'''

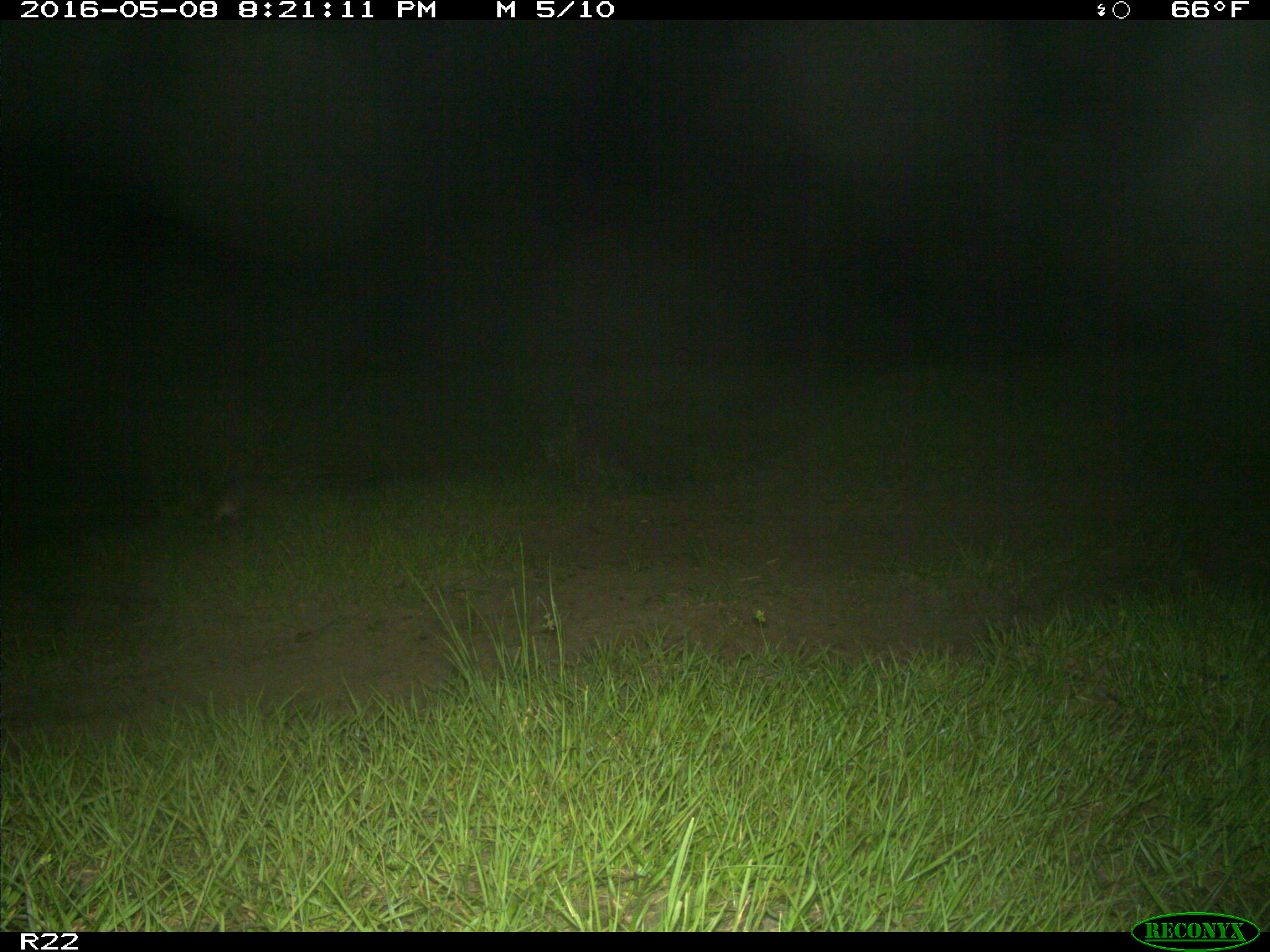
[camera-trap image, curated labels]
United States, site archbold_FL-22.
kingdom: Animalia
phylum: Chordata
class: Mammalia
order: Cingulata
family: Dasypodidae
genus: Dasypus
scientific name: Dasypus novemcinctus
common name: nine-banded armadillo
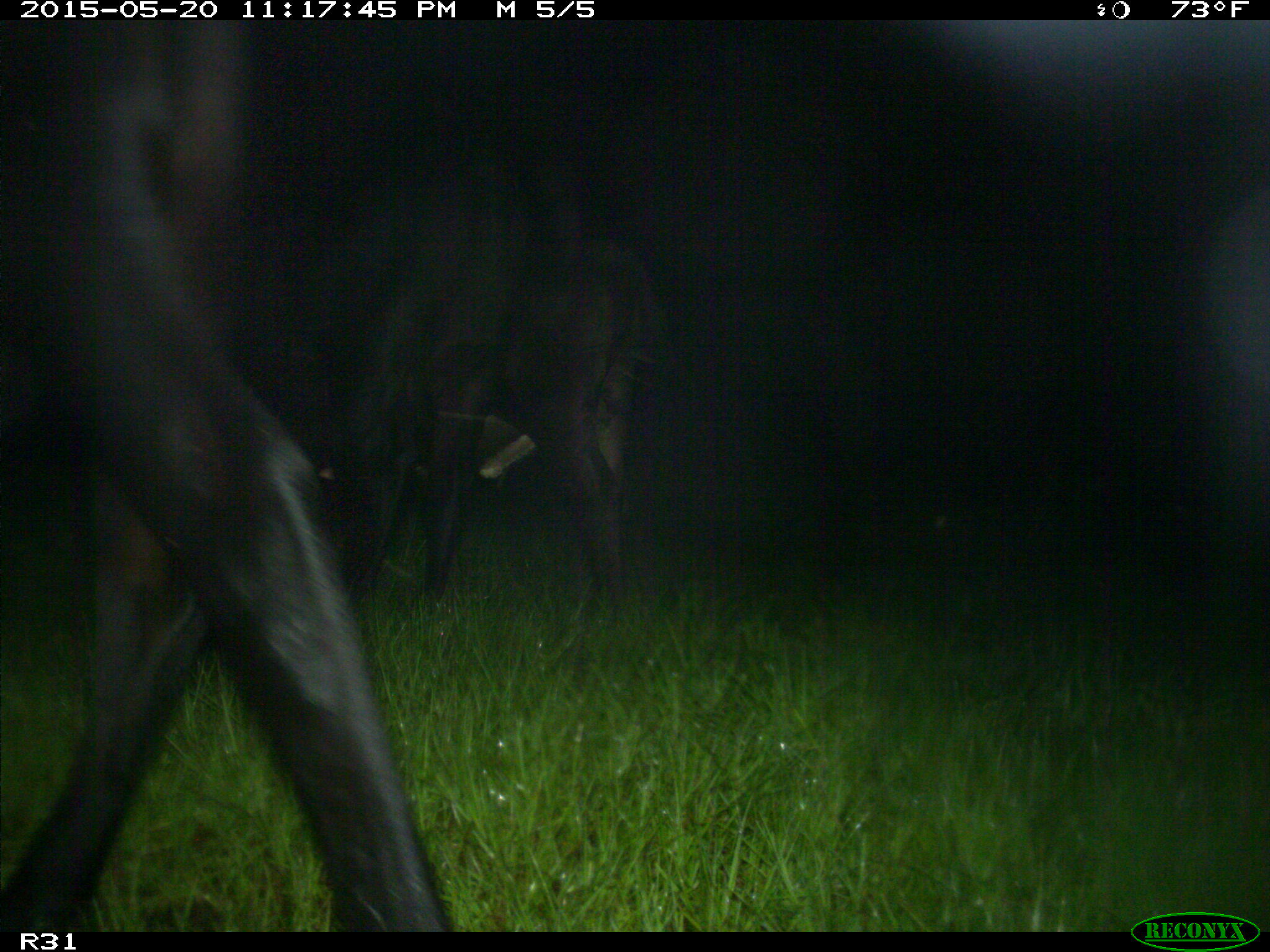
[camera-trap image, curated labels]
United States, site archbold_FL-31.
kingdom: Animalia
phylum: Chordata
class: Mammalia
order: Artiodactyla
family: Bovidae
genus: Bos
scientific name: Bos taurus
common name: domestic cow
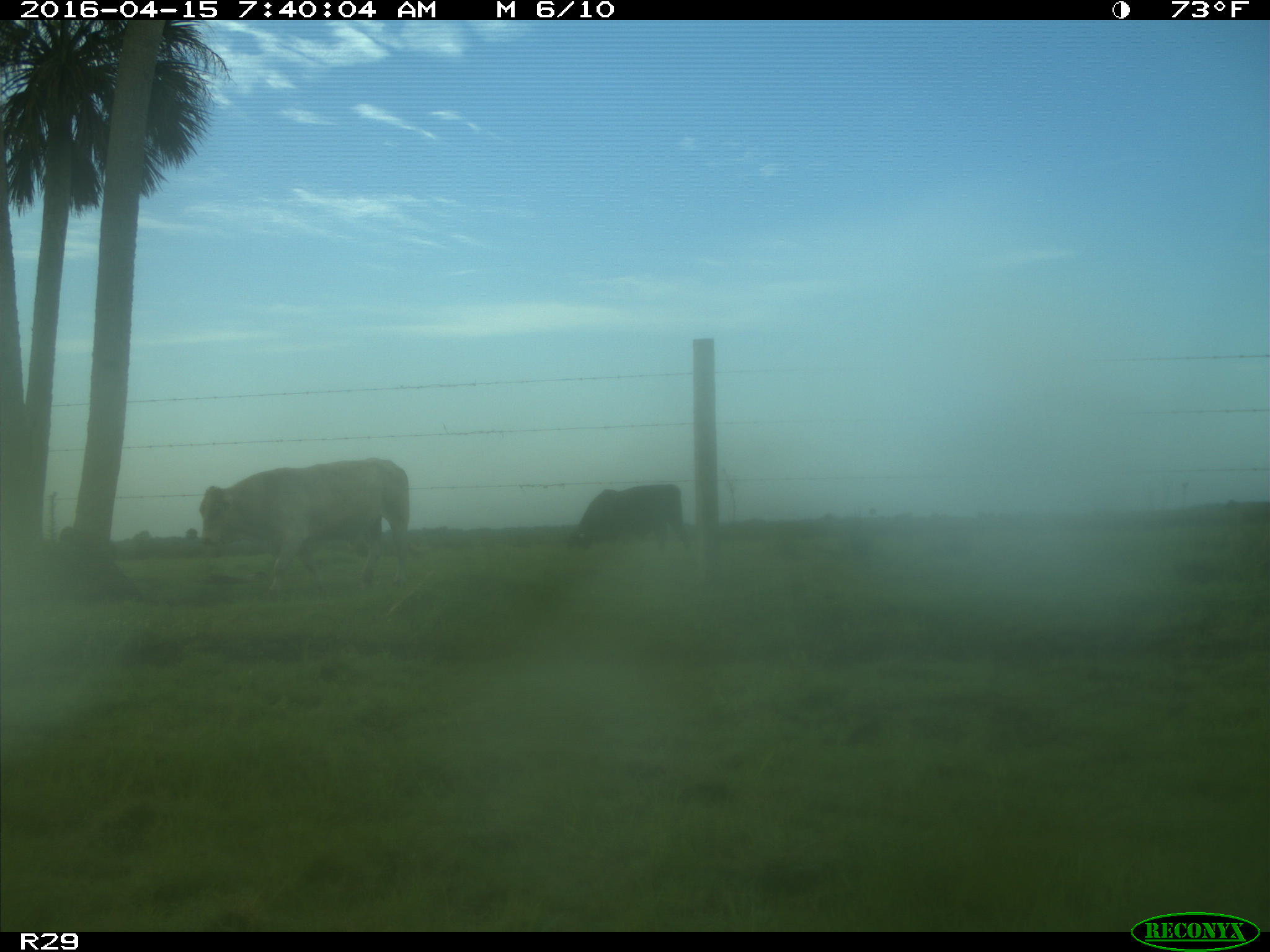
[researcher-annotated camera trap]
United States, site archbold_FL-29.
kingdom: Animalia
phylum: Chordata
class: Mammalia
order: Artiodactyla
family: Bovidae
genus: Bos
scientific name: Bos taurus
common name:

'''

→ **WHAT THIS TASK INVOLVES**
Search the entries above for "name". Return every line that has it.

→ **EXERCISE SOLUTION**
scientific name: Dasypus novemcinctus
common name: nine-banded armadillo
scientific name: Bos taurus
common name: domestic cow
scientific name: Bos taurus
common name:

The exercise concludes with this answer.